### SELECTED TEXT
● ● ● ● ●

Project

Profile

Help

Issue #8329

closed

pulp2content can have duplicate entries under certain re-migration conditions

Added by ttereshc about 3 years ago. Updated about 3 years ago.

Status:
CLOSED - CURRENTRELEASE
Priority:
Normal
Assignee:
Sprint/Milestone:
Start date:
Due date:
Estimated time:
Severity:
2. Medium
Platform Release:
OS:
Triaged:
No
Groomed:
No
Sprint Candidate:
No
Tags:
Sprint:
Sprint 92
Quarter:

Description

Pulp2Content model has a FK to Pulp2Repository as a part of the uniqueness constraint on the model.
The FK can be null, because it is set only for content types which depend on a repo and can be associated only with one of them. Since each null is unique, it creates duplicated entries, if something changed about this content in pulp2.

To reproduce

  • migrate pulp2 rpm on_demand content
  • download that content in pulp2
  • run migration again

Solution

  • Remove FK from the uniqueness constraint
  • FOR ERRATA ONLY: set pulp2_subuid to a repo_id value where an FK to a repo has been set
  • this will maintain the necessary uniqueness for errata
  • subuid is currently only used by deb-migration
  • data migration is needed
  • find the dups; keep the one with the most-recent pulp2_last_updated, delete the others
  • for all pulp2_content_type_id=errata in pulp_2to3_migration_pulp2content, set pulp2_subid = pulp2_repo_id
Actions #1

Updated by ttereshc about 3 years ago

  • Subject changed from pulp2content can have duplicate entries under under certain re-migration conditions to pulp2content can have duplicate entries under certain re-migration conditions
  • Description updated (diff)
Actions #2

Updated by ggainey about 3 years ago

  • Status changed from NEW to ASSIGNED
  • Assignee set to ggainey
  • Sprint set to Sprint 91
Actions #3

Updated by ggainey about 3 years ago

Reproducer script. Assumes pulp-cli and jq installed/available. Migrates ALL Pulp2-rpm-repos - if you have a lot, it will take...a while. Spits out dups at end.

● ● ● ● ●

### TASK OBJECTIVE
Please resume the issue thread about duplicate pulp2content entries, continuing it from its last line.

### EXTRACTED INFORMATION
● ● ● ● ●

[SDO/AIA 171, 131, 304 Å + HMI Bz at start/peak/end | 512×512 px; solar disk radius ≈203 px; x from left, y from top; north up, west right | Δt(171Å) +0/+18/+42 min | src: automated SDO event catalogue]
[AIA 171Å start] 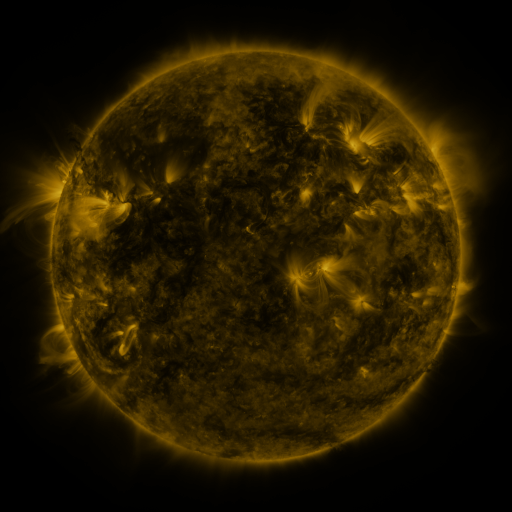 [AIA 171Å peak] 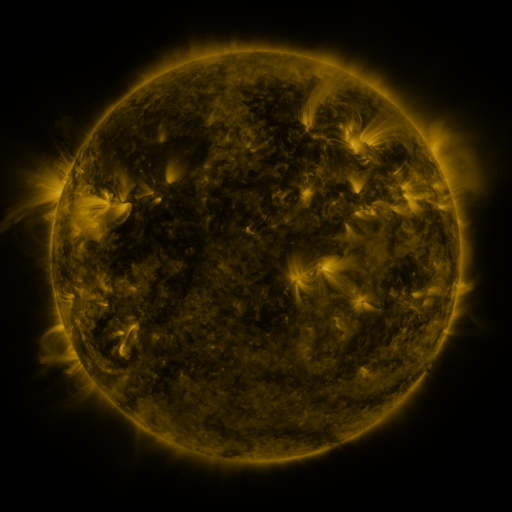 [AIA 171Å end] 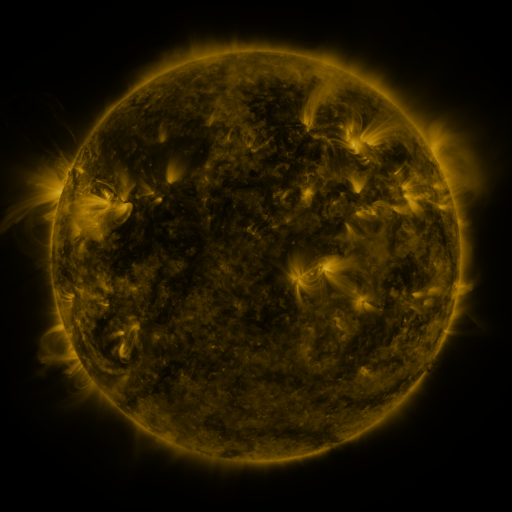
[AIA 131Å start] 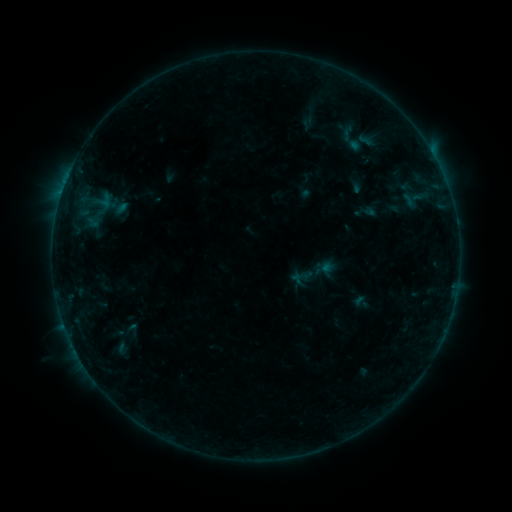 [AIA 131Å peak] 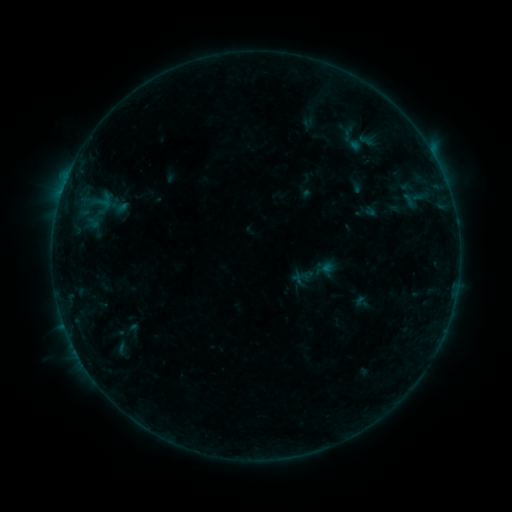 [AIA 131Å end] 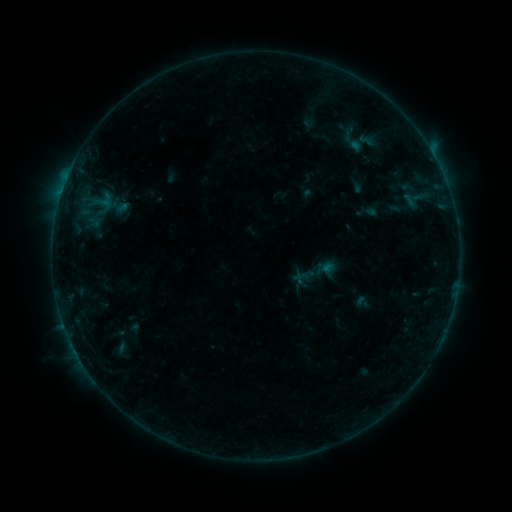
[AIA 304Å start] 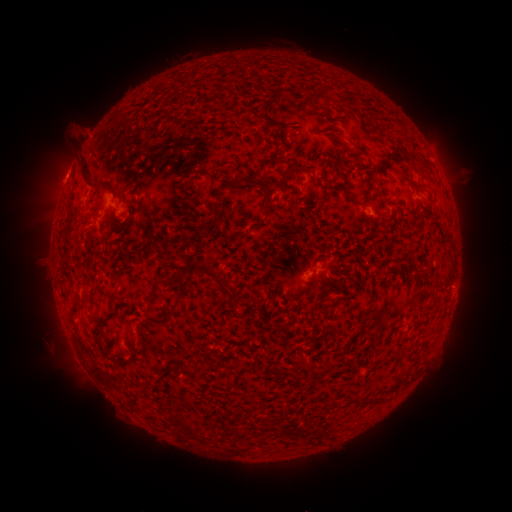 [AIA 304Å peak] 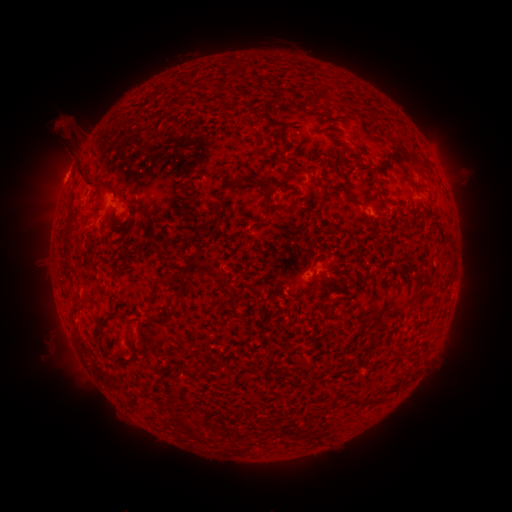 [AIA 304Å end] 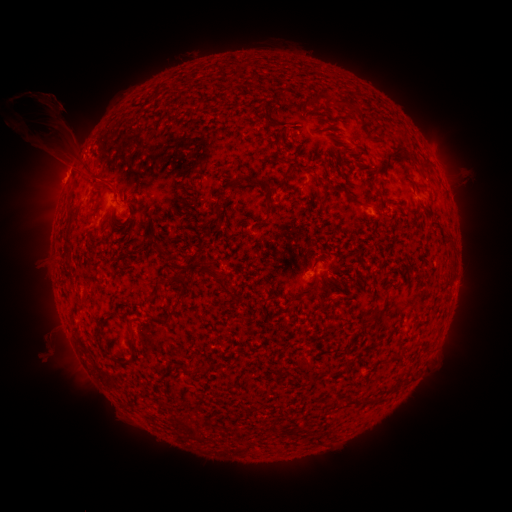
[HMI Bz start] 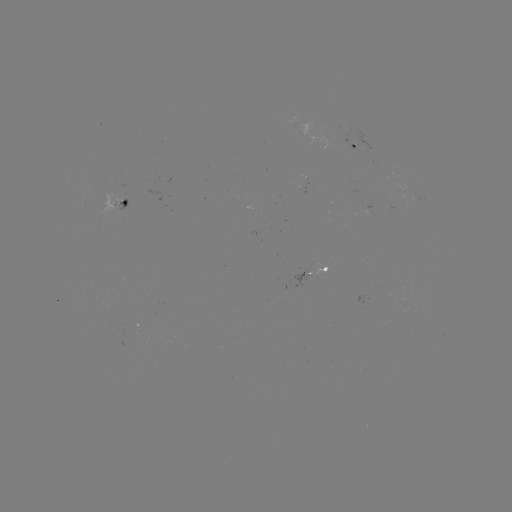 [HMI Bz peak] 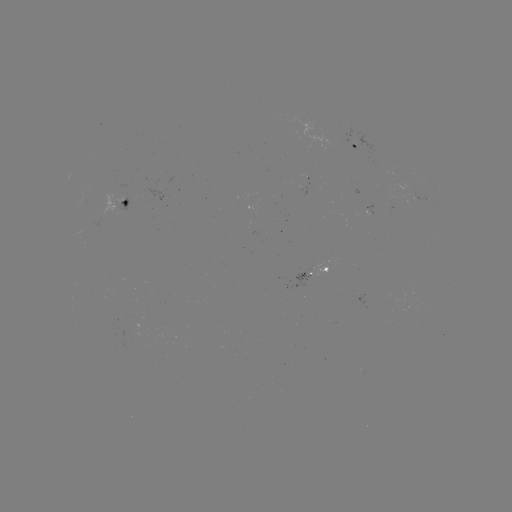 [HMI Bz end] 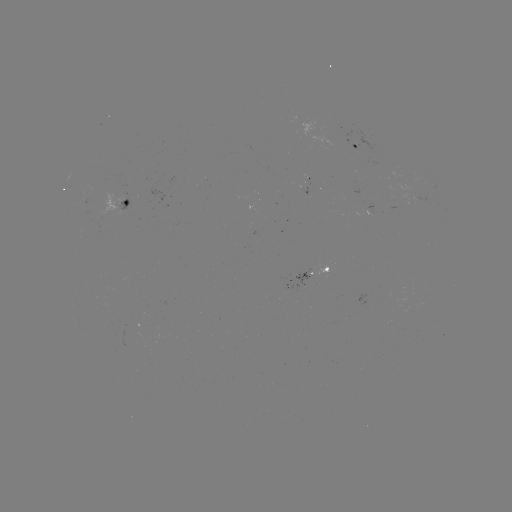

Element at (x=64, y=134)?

● ● ● ● ●

### ANSWER TO THIS PROBLEM
#!/usr/bin/bash                                                                              
REPO_NAME=rpm-signed                                                                         
pulp-admin login -u admin -p admin                                                           
#                                                                                            
pulp-admin rpm repo delete --repo-id ${REPO_NAME}                                            
pulp-admin orphan remove --all                                                               
#                                                                                            
pulp-admin rpm repo create --repo-id ${REPO_NAME} --relative-url ${REPO_NAME} --feed https://fixtures.pulpproject.org/rpm-signed/ --download-policy on_demand
pulp-admin rpm repo sync run --repo-id ${REPO_NAME}                                          
#                                                                                            
PLAN_HREF=$(pulp migration plan create --plan '{"plugins": [{"type": "rpm"}]}' | jq -r '.pulp_href')
echo "PLAN_HREF = ${PLAN_HREF}"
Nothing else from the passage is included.